Standing outside the abandoned home of pensioner Michael McMahon yesterday, Bill Chambers remarked: “Michael was really happy here.”
At the house in Cree in a remote part of west Clare, there is still evidence of the two nights of terror the farmer (68) endured two years ago.
The window near the front door of the modest home remains boarded up – one of three smashed the first night robbers called looking to rob Mr McMahon in February 2012.
After they returned four nights later to rob €7,000 from him, Mr McMahon abandoned his home and got on his high nelly bike to take what Fianna Fáil Cllr Chambers described yesterday as “the lonely road” to Ennis. There, he checked himself into a nursing home – after a gruelling 30-mile eight-hour cycle through the night.
Yesterday, a former neighbour said: “Michael is a very neighbourly, friendly man. When he was passing on his high nelly, he would always stand and salute you.
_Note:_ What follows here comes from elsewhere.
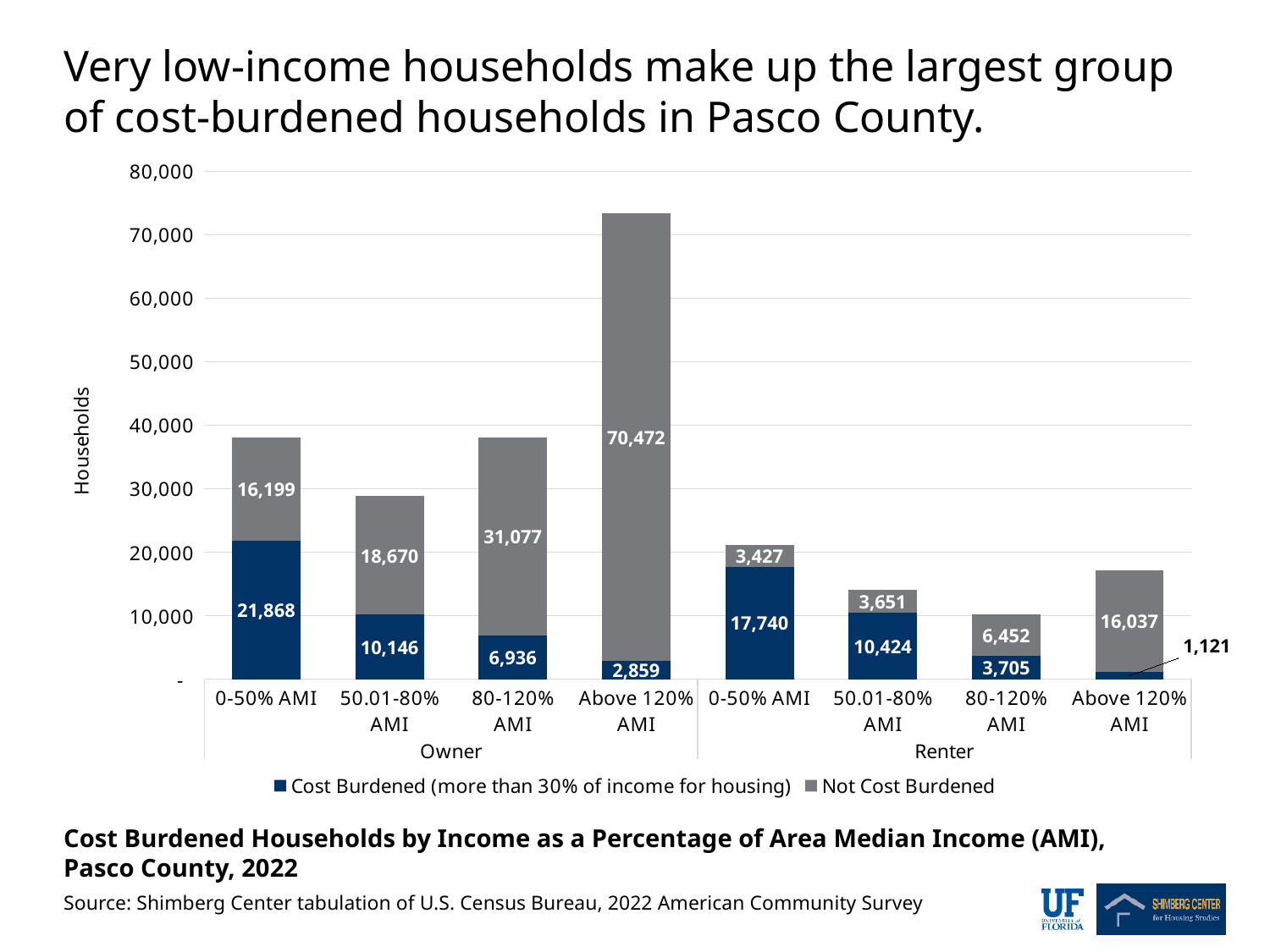
Is the total height of the Owner Above 120% AMI bar greater or less than 70,000? greater How many series does the legend list? 2 How many income categories are plotted along the x axis in total? 8 How many cost-burdened owner households are in the 0-50% AMI group? 21,868 Which category has the highest number of cost-burdened households? Owner 0-50% AMI Which is larger: the number of cost-burdened renter households at 50.01-80% AMI or the number of cost-burdened owner households at 50.01-80% AMI? Renter 50.01-80% AMI (10,424) How many cost-burdened renter households are in the Above 120% AMI group? 1,121 Which category has the lowest number of cost-burdened households? Renter Above 120% AMI What is the total number of renter households in the 0-50% AMI group (cost burdened plus not cost burdened)? 21,167 How many not-cost-burdened owner households are in the Above 120% AMI group? 70,472 What is the difference between cost-burdened owner households and cost-burdened renter households in the 0-50% AMI group? 4,128 What kind of chart is shown on the slide? Stacked bar chart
There has been a lot about him living without electricity or water, but he was always well turned out, wearing a shirt and tie for his weekly trip on his bike into town for his shopping.”
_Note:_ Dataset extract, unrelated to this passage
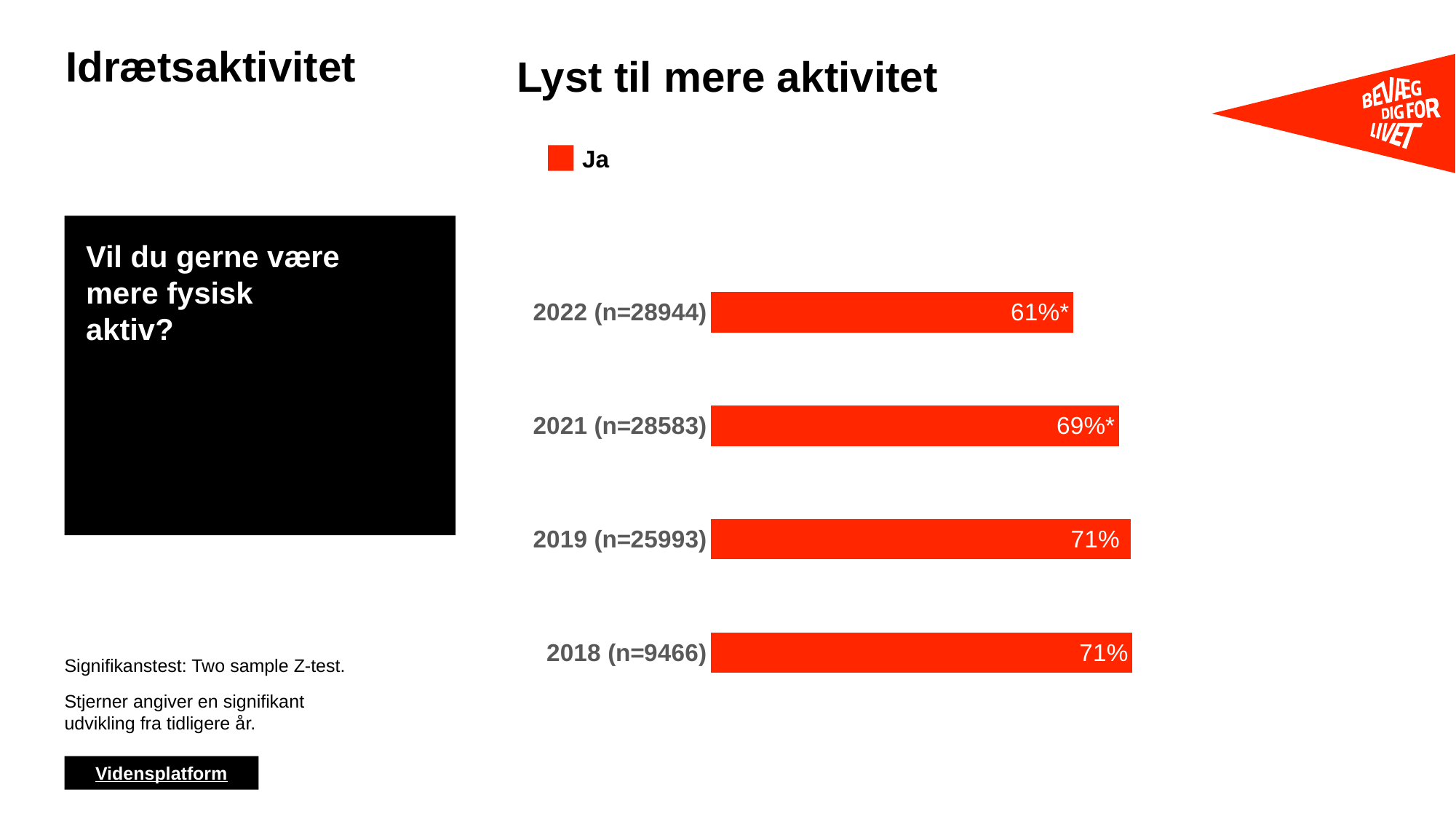
How many series does the legend list? 1 What is the value for 2019 (n=25993)? 71% Which year has the lowest value? 2022 (n=28944) What is the difference between the values for 2019 and 2021? 2% What kind of chart is shown? bar chart What is the title of the chart? Lyst til mere aktivitet How many bars are shown in the chart? 4 Which is larger, the value for 2021 or the value for 2022? 2021 What is the difference between the values for 2021 and 2022? 8% What is the value for 2018 (n=9466)? 71% What is the value for 2022 (n=28944)? 61%* What is the value for 2021 (n=28583)? 69%*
Meanwhile, supporters of the elderly and of rural communities have called for a co-ordinated response to the case of the bachelor, who said he was frightened into leaving his home.
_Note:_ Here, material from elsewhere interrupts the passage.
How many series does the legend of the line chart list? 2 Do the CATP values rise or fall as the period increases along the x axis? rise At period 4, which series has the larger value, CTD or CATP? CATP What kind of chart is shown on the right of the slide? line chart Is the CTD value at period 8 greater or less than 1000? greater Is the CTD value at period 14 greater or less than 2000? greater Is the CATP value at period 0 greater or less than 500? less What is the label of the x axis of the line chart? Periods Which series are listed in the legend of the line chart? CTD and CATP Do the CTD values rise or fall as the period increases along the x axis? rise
Irish Rural Link, Age Action and Victim Assistance stressed the potential of householders to be the “eyes and ears” of their communities which could become a formidable deterrent to wrongdoing.
They said the well-meaning intentions of neighbours and community watch groups needed to be placed in a formal structure, with instruction given by the Garda or other authorities on how communities could build deterrents to crime through networks of people looking out for each other.
Irish Rural Link which supports the interests of rural communities said co-ordinators must be deployed to show communities the range of actions they could take to protect themselves, and make their networks stronger. Chief executive Séamus Boland also urged individuals to “learn to integrate” and “to encourage people, their neighbours, to come to their door”.
“People need to learn to build up a network and to recognise when someone is living alone and to call on that person,” he said.